* **MATERIAL SUPPLIED**:
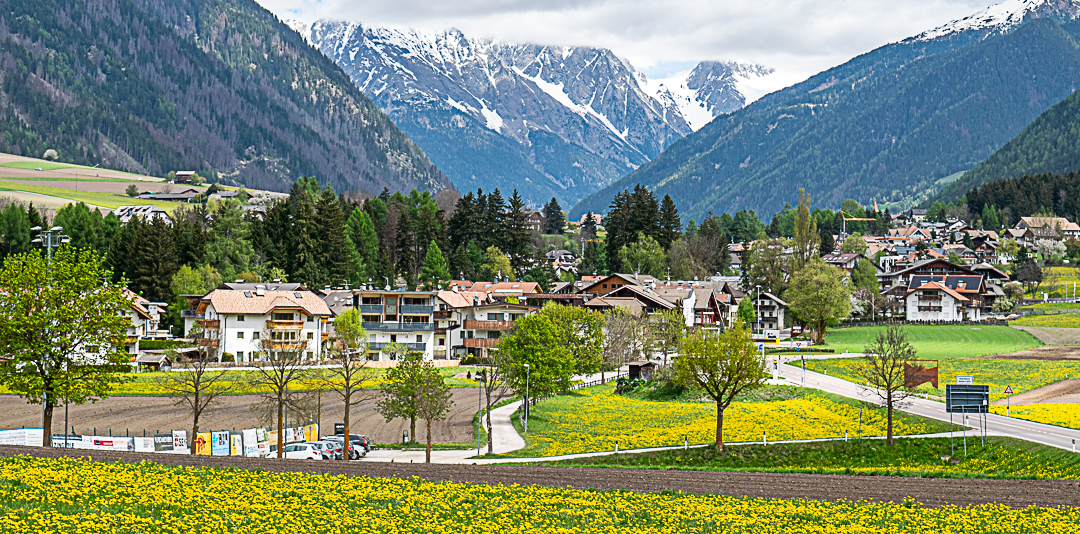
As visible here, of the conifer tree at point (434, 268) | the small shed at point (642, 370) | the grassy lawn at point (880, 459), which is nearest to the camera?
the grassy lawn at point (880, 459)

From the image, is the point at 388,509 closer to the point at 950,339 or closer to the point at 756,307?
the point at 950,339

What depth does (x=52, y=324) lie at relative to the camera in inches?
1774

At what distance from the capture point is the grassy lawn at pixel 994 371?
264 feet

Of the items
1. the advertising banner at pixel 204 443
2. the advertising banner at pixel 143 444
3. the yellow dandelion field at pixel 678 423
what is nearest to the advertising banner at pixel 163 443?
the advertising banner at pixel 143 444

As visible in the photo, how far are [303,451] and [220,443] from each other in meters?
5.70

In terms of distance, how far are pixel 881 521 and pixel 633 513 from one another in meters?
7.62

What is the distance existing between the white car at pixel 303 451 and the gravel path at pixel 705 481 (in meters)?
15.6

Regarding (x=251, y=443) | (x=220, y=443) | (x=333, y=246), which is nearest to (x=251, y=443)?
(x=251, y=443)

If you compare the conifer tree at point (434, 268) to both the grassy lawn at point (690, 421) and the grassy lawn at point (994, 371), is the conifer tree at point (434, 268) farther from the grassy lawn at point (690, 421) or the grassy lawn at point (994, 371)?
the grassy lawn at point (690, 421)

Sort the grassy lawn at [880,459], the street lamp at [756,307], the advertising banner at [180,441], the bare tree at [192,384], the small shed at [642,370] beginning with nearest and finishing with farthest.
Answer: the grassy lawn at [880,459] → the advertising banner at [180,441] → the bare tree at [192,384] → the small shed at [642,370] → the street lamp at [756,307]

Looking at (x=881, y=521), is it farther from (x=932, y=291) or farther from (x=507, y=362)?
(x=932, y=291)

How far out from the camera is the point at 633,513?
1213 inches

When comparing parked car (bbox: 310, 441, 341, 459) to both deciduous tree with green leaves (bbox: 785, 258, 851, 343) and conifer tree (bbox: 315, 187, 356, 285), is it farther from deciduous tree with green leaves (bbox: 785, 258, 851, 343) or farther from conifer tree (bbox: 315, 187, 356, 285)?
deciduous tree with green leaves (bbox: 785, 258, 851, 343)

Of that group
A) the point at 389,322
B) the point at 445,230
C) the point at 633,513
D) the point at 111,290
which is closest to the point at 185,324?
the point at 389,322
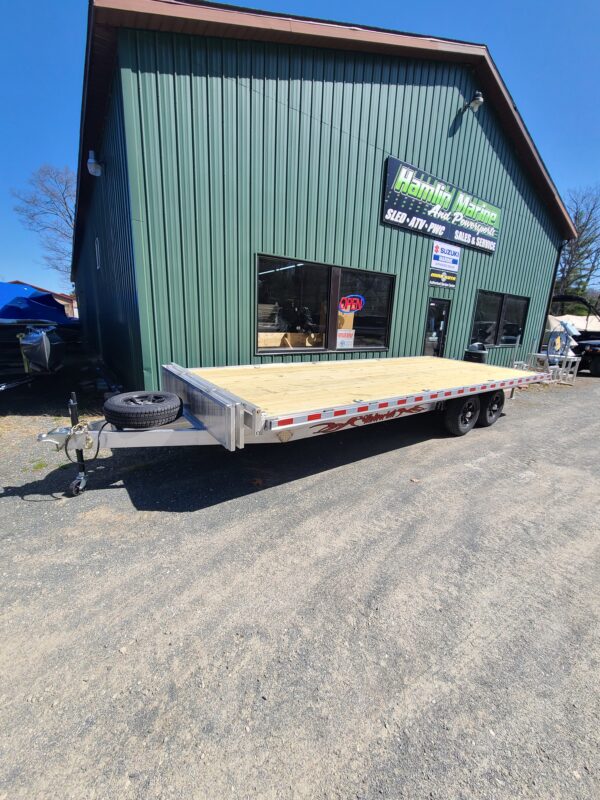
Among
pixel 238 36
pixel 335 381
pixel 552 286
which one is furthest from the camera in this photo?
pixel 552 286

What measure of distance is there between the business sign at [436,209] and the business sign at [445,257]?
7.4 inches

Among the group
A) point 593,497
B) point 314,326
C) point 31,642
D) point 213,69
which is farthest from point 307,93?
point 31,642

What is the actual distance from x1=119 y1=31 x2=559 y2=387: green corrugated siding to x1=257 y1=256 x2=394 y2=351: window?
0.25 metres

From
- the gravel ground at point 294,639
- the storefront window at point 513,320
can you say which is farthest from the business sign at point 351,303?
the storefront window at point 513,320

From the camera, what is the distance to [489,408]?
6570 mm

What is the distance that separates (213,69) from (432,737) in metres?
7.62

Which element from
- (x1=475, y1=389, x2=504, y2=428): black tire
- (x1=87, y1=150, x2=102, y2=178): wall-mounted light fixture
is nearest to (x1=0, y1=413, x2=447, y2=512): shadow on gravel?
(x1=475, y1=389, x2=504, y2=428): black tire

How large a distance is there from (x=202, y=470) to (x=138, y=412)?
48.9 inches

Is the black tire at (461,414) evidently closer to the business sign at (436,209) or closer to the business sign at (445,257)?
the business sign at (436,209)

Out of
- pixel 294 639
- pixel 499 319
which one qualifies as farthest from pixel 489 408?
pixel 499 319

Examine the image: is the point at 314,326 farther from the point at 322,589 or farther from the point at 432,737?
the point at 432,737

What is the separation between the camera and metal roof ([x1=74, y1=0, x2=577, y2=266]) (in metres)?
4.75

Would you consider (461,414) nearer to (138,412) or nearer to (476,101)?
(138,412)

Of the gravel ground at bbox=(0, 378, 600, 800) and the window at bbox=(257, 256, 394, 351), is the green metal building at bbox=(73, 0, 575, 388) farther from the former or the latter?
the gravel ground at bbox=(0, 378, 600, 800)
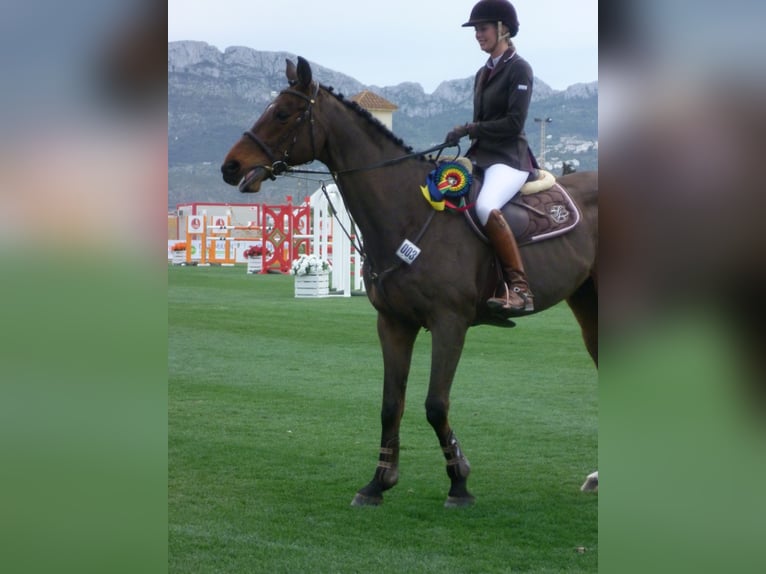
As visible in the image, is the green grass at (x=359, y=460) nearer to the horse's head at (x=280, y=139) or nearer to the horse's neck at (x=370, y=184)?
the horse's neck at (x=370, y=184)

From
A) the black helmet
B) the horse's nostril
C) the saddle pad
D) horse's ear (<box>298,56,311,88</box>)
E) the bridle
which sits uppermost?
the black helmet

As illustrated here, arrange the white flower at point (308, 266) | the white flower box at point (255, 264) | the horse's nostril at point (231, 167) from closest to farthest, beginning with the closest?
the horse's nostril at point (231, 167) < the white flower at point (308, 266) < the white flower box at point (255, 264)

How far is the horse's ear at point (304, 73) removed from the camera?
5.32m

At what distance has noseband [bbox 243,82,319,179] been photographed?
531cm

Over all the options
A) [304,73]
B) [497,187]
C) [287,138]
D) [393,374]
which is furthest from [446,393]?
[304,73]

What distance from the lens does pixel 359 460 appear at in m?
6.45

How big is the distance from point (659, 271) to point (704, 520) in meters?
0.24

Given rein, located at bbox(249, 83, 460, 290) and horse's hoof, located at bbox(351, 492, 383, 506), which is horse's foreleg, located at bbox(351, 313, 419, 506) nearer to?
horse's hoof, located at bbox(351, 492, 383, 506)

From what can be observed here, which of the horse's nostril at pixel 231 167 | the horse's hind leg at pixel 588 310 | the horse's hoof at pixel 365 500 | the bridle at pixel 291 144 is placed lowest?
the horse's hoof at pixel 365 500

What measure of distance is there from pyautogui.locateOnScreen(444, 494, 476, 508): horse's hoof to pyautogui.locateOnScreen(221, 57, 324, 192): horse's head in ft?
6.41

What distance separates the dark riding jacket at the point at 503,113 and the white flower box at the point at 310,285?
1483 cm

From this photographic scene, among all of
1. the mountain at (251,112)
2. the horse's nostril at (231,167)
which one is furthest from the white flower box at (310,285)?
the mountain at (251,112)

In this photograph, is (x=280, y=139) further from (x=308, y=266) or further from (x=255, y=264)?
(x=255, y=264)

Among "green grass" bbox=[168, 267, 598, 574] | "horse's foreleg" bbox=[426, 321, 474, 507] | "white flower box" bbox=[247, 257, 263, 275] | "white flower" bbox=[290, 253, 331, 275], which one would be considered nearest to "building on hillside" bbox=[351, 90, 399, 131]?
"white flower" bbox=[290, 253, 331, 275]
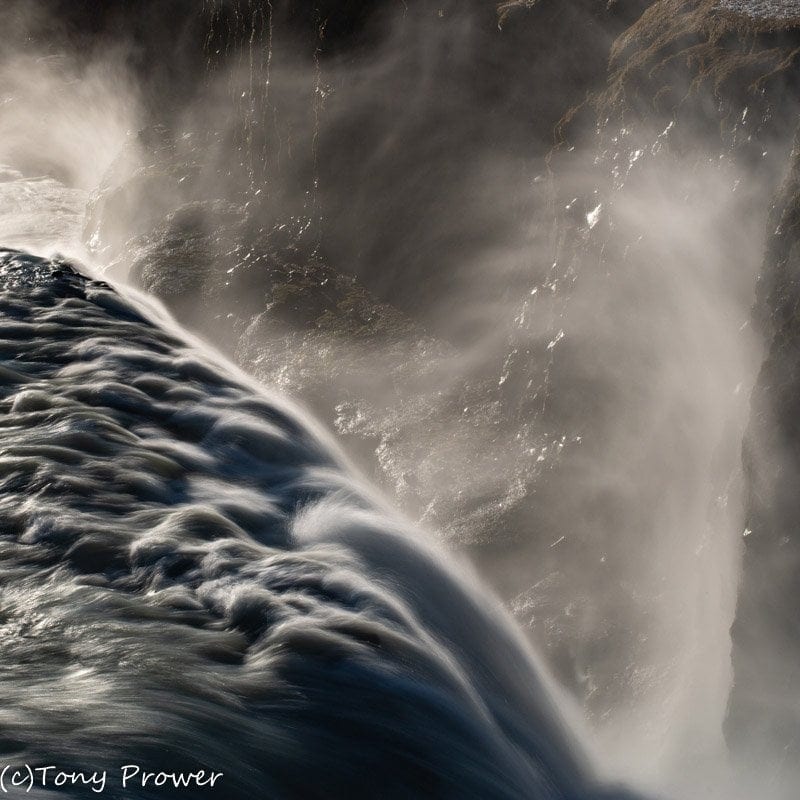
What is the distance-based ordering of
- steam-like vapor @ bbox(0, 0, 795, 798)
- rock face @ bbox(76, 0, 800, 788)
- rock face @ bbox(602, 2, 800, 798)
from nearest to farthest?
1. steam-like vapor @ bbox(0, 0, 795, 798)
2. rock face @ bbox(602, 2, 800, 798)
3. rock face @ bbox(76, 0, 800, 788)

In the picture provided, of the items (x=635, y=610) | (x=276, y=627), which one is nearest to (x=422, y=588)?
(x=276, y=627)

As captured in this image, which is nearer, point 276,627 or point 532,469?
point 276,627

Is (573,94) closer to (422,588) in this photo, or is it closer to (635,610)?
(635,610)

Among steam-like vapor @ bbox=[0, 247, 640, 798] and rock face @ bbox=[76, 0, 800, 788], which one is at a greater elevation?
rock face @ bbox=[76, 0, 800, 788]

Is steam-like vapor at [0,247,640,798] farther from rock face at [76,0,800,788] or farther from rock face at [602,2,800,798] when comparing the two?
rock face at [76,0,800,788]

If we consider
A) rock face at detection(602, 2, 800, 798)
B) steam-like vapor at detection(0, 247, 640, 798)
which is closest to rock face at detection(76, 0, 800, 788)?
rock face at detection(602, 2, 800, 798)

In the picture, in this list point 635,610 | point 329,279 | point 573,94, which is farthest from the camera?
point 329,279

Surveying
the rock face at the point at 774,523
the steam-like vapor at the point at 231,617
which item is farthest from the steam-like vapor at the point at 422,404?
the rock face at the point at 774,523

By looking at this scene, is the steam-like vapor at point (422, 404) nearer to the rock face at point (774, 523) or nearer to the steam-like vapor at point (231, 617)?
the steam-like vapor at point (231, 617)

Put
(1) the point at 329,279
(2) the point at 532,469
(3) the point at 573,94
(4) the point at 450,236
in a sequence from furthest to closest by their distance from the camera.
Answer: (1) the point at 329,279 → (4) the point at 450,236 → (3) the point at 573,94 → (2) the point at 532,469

* **DIRECTION**:
Write out the entries starting with the line containing "Is (573,94) closer" and going on through the end of the entries, keeping every line unchanged.

* **SOLUTION FOR THIS PROBLEM**:
Is (573,94) closer to (422,588) in this photo, or is it closer to (635,610)?
(635,610)

Among steam-like vapor @ bbox=[0, 247, 640, 798] and rock face @ bbox=[76, 0, 800, 788], which one is at a greater elevation?
rock face @ bbox=[76, 0, 800, 788]

Is steam-like vapor at [0,247,640,798] farther from rock face at [76,0,800,788] or farther from rock face at [602,2,800,798] when comparing the two?
rock face at [76,0,800,788]

If we consider
A) rock face at detection(602, 2, 800, 798)
B) steam-like vapor at detection(0, 247, 640, 798)
which is closest to rock face at detection(76, 0, 800, 788)?
rock face at detection(602, 2, 800, 798)

In the picture, in this list point 635,610 | point 329,279 | point 573,94, which is farthest from the camera?
point 329,279

Surveying
the rock face at the point at 774,523
the steam-like vapor at the point at 231,617
which item is farthest from the steam-like vapor at the point at 422,404?
the rock face at the point at 774,523

By looking at this scene, is the steam-like vapor at point (422, 404) nearer to the rock face at point (774, 523) or nearer to the steam-like vapor at point (231, 617)?
the steam-like vapor at point (231, 617)

Put
(1) the point at 329,279
(2) the point at 532,469
(3) the point at 573,94
(4) the point at 450,236
in a sequence from furthest to closest by their distance from the camera.
Answer: (1) the point at 329,279 → (4) the point at 450,236 → (3) the point at 573,94 → (2) the point at 532,469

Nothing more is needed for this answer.